Verbatim

My thoughts, written down.

Archive for August, 2012

Harvard Career & Academic Resource Center (CARC) Awesomeness

Posted by signal on 29th August 2012

Today I registered for many of the CARC workshops for Fall 2012.  Some of the best ones are offered only on-campus, however there were quite a few good ones offered online that I was able to register for:

Listen Up: Three Ways to Make Your Audience Pay Attention (webinar)
Gaining Grammar Confidence (webinar)
How to use Positive Psychology to Improve Performance and Wellbeing (teleconference)
Resume and Cover Letter 101 (webinar)
Perfectionism (webinar)
Lifting the Curtain on Powerful Persuasive Speaking (webinar)

One in particular that looked very interesting that has already filled up (I was not able to get into it), was:

Networking: Making Your Connections Count (webinar)

 

Posted in Uncategorized | No Comments »

Ready to try my first Coursera course: Statistics One

Posted by signal on 26th August 2012

In preparation for taking STAT E-50 Spring 2013, I am taking a class from CourseraStatistics One.  I have heard many good things about this class, and using Coursera for general Data Science training.  They have classes in Machine Learning, Data Analysis, Neural Networks and so much more.  I picked up the text, Statistics, 4th Edition (by Freedman, Pisani, & Purves. Norton Publishing), cheap online.  The international version (which I bought), is supposed to be the same as the US version just a different color.

My wife will also be working through her undergraduate Statistics class at Champlain College, and so we will be doing statistics together.

One of the main draws of the Coursera class is that it uses R.  I have been trying to get my R skills in shape and doing some practical statistics will be great.  The class is taught by Professor Andrew Conway, Princeton University.  It will be an interesting experience to take a class “unofficially”, with much less stress, before I take the real class for credit.

Posted in Uncategorized | No Comments »

Using Coda2 – My experiences during S-75

Posted by signal on 7th August 2012

Shortly after registering for S-75 Building Dynamic Websites, I began searching for what tools I would use to build my projects with. I specifically looked at tools that run on Mac OSX. At the very least, I was looking for an IDE. Some of the programs I looked at were:

Versions

Cornerstone2

Coda2

In reviewing all of these programs, it seemed that Coda2 was what I wanted.  It had the ability to remotely edit files.  I knew I would be storing most of my files on the CS-50 appliance (virtual machine) used for the class, but I wanted to use rich editing tools.  Coda2 also supports SFTP/FTP, CSS, PHP, Version Control (Git/SVN) and more.
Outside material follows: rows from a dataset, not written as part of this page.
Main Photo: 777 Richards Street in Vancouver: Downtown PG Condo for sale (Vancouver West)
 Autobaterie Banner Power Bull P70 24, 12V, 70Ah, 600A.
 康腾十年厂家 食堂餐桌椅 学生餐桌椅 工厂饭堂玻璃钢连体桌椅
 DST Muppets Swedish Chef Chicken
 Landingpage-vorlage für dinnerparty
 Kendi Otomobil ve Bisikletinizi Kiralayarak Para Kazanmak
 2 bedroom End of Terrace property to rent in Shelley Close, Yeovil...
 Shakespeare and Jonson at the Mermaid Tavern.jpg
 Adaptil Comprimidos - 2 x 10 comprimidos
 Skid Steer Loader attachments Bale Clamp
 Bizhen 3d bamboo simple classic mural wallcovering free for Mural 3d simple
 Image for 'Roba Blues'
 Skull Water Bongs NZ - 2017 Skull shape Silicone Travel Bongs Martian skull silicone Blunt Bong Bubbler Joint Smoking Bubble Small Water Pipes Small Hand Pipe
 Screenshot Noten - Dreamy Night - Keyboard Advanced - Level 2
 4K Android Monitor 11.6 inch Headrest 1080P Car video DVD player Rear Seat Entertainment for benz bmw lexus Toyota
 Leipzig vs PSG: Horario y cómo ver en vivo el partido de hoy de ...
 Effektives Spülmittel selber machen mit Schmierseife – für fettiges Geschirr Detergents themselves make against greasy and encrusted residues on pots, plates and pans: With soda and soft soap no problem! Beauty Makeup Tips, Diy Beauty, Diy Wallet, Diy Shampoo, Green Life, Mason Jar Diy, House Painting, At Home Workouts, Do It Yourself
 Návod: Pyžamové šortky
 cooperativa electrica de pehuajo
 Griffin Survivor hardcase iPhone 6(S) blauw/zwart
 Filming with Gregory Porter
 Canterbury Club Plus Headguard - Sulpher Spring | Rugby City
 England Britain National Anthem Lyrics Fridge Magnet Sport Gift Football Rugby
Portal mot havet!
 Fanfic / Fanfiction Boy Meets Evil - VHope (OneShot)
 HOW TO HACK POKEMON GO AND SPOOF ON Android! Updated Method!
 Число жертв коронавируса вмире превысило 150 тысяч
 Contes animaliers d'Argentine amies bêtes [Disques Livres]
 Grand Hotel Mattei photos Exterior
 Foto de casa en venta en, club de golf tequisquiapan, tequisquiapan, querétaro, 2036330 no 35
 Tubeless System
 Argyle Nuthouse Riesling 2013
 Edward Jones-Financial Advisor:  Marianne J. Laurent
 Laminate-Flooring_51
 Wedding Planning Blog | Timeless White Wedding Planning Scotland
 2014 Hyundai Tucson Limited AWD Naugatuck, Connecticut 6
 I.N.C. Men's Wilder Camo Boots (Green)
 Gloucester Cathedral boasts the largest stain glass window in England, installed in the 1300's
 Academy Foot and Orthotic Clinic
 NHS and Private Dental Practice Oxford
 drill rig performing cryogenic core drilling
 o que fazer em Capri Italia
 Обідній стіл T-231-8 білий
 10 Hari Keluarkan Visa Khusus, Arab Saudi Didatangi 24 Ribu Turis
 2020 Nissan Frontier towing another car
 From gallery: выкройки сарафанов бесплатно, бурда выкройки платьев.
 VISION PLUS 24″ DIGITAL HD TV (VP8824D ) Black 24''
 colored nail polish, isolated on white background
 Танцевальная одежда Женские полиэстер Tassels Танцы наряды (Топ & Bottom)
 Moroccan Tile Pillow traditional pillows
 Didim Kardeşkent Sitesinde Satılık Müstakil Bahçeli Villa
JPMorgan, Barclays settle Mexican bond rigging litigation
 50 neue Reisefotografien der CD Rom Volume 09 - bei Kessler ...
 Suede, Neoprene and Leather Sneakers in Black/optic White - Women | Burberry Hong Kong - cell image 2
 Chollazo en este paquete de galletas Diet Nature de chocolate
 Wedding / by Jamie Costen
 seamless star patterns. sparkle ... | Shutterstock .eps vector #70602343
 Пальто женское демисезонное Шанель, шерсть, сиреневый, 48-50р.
There is a forum that is used to discuss Coda2, you can find it here.  Coda2 is definitely not without bugs.  I experienced a lot of sluggish behavior, and at times it just became unresponsive and I had to force quit and restart.  I never lost any data.

My biggest disappointment had to do with the code validation and error checking.  If you are developing monolithic files, where everything you are trying to do is in one file, I am sure it likely works well.  However, when developing dynamic web sites, its very typical to have a file output your header for example, with your document specification, etc., and then have many files that are included together to create your overall code.  Coda2 doesn’t like this.  If it sees you have HTML in a file, but no header for example, it freaks out. It’s not smart enough to look at all the files in the project and start with index.html and assemble them logically.  Hopefully they fix this, I basically was on my own when it came to validation and error correction.  I manually scraped my code from “View Source” in my browser and uploaded to W3’s Validation Service.

Things I liked about Coda2:

  • Syntax highlighting
  • File navigation
  • Powerful Editor
  • Good page preview ability

I should mention that I did not use the version control built into Coda2.  This had nothing to do with its potential to do this function.  Because the code was actually being stored on the CS-50 appliance, it made more sense for me to use git built into the CS-50 appliance.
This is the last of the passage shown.